• Document text:

══════════════════════════════

The DEGs were analyzed by GO enrichment using the DAVID bioinformatics tool, and the number of genes in each term was counted. As shown in Figure 2C and Table S5, there were 11 biological process GO terms, four cellular component GO terms, and six molecular function GO terms based on p < 0.05 and fold enrichment. In the biological processes, the significantly enriched GO terms were as follows: defense response (three genes), extrinsic apoptotic signaling pathway (four genes), metabolic process (five genes), regulation of cell proliferation (seven genes), positive regulation of protein kinase B signaling (five genes), and others. In the cellular component, the enriched GO terms were as follows: extracellular region (15 genes), intracellular (16 genes), extracellular space (20 genes), and integral component of membrane (62 genes). In the molecular function, the enriched GO terms were: insulin-like growth factor II binding (two genes), integrin-binding (three genes), growth factor activity (eight genes), metalloendopeptidase activity (six genes), serine-type endopeptidase activity (six genes), and heparin-binding (five genes). Based on the KEGG pathways database, the significant pathways enriched in DEGs were analyzed. The top four KEGG pathways were sorted by p-value and fold enrichment between the control and salmonella-infected groups (Figure 2D). These included steroid hormone biosynthesis (gga00140, four genes), retinol metabolism (gga00830, four genes), ECM-receptor interaction (gga04512, six genes), and cytokine-cytokine receptor interaction (gga04060, 10 genes) (Table S6).

3.3. Effect of Se on Clearance of Salmonella within HD11 Cells

It is known that Se can modulate and improve the immune function in humans and animals and can inhibit the invasion of viral and bacterial pathogens. Therefore, in the next experiment we investigated the potential effect of Se treatment on the growth of salmonella within HD11 cells. For this purpose, based on concentration screening experiment, 100 and 500 nM concentrations of Se (sodium selenite) were selected to stimulate HD11 cells followed by salmonella infection at MOI = 1, MOI = 5, MOI = 10, and MOI = 20, respectively. HD11 cells pre-treated with 100 and 500 nM of Se were infected with salmonella for 30 min. Then, the extracellular bacteria were killed by gentamicin exposure (100 ug/mL) for 1 h. At the start point (0 h) of salmonella invasion in HD11 cells, the number of live salmonella within HD11 cells was calculated. As shown in Figure 3A, compared to the control, the number of bacteria (per hole) in HD11 cells pre-treated with different concentrations of Se showed an increasing trend at different MOI levels that was significantly higher compared to the control group at MOI = 20, suggesting that Se can contribute to salmonella invasion into HD11 cells. To further investigate the effect of Se on the salmonella clearance ability of HD11 cells, we analyzed the number of live salmonella within HD11 cells from 2 to 12 h post-infection (PI) at different MOI levels. When compared to the control group, the proliferation rate of salmonella within DH11 cells treated with 100 and 500 nM of Se was substantially decreased at 2 h PI at MOI = 1, MOI = 10, and MOI = 20, respectively, but was comparable at 12 h PI (Figure 3B). However, the proliferation rate of salmonella within DH11 cells treated with 500 nM of Se was higher compared to the control at MOI = 5 (Figure 3B). These data show that Se can inhibit the growth of salmonella within HD11 cells at the early phase of infection. Based on the above results, it is evident that Se pre-treatment increased the degree of salmonella invasion into HD11 cells, but reduced the number of salmonella within HD11 cells, suggesting that Se could potentially promote the ability of macrophages to eliminate a greater number of salmonella during the early phase of infection.

══════════════════════════════

[Records taken from a dataset]
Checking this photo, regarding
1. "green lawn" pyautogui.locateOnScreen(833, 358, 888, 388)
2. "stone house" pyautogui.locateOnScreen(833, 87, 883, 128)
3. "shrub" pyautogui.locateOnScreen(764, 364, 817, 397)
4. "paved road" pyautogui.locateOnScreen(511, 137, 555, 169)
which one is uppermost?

══════════════════════════════

• Exercise requirements:
1. From the excerpt on selenium and Salmonella in HD11 cells, list each KEGG pathway it names, along with its pathway code and gene count.
2. Continue the excerpt on selenium and Salmonella in HD11 cells, starting after its final sentence.

• List of answers:
1.
- Steroid hormone biosynthesis (gga00140, four genes)
- Retinol metabolism (gga00830, four genes)
- ECM-receptor interaction (gga04512, six genes)
- Cytokine-cytokine receptor interaction (gga04060, 10 genes)

2.
3.4. Transcriptome of HD11 Cells Infected with Salmonella Following Se Treatment

To explore the potential basis through which Se treatment improved the salmonella clearance ability of HD11 macrophages using RNA-seq, we carried out transcriptome analysis of HD11 cells infected with salmonella followed by Se exposure. The number of DEGs between the salmonella-infected and the salmonella-infected + Se-treated groups was calculated. The criteria for the selection of DEGs were FDR (p-adjust) < 0.05 and a fold change value |log2Ratio| ≥ 1. As shown in Figure 4A, two different trends of gene expression were noted (i.e., one significantly up-regulated and eight down-regulated genes, including RAX1, SIVA1, DDIT4, ENSGALG00000027899, ENSGALG00000046653, ENSGALG00000044223, ENSGALG00000032256, and ENSGALG000000 30898). These genes are involved in basic immune regulation, growth, and development of the organism pathways. Based on the GO database, the enrichment GO terms in DEGs were analyzed by fold enrichment. Our downstream analyses revealed that the extrinsic apoptotic signaling pathway was the most significantly enriched GO term (Figure 4B), implying that Se may control, to some extent, the growth of salmonella within HD11 cells via SIVA1 gene in extrinsic apoptotic signaling pathway. We then picked up the expression of SIVA1 from the global transcriptome for two different conditions (C vs BC and BC vs BS), as shown in Figures S2 and S3. These results, somehow, highlight that the expression of SIVA1 was changed/modulated following Se (sodium selenite) treatment, and intriguingly imply that an appropriate concentration of Se might protect cells against salmonella infection through inhibiting macrophage apoptosis.

4. Discussion

Macrophages play an essential role in eliminating pathogens, and represent the first line of defense and mediate a pivotal innate immune response against bacterial infections. Interestingly, macrophages demonstrate remarkable plasticity, and in response to environmental stimulus can change their physiological state and functions [25]. Upon infection, salmonella can invade macrophages and induce cell death or establish an intracellular survival within phagocytic vacuoles [26]. The reactive oxygen species produced by immune cells are usually linked with the phagocyte-mediated killing of microorganisms [11]. Moreover, ROS generated by immune cells in response to invading microbes has been demonstrated to act as the crucial mediators of cellular signaling and communication for several types of phagocytic (i.e., macrophages) and non-phagocytic cells (T cells) in the immune system [11]. It well-established that Se is an essential trace element for humans and animals that has various biological functions, including the protection of cells and tissues from oxidative insult through redox regulation [2]. Although it has been shown that Se could improve innate immunity via modulating macrophage functions [13,27], our understanding of exact underlying molecular mechanisms is still incomplete. However, it has been argued that not all kinds of immune responses are equally influenced by Se levels [11]. The potential mechanistic basis of this caveat is still poorly known, perhaps due to our poor understanding of underlying mechanisms through which Se might modulate the immune response. Therefore, as a logical essential step it is increasingly important to identify the specific cellular signaling pathways and immune functions that are potentially modulated by Se levels [11].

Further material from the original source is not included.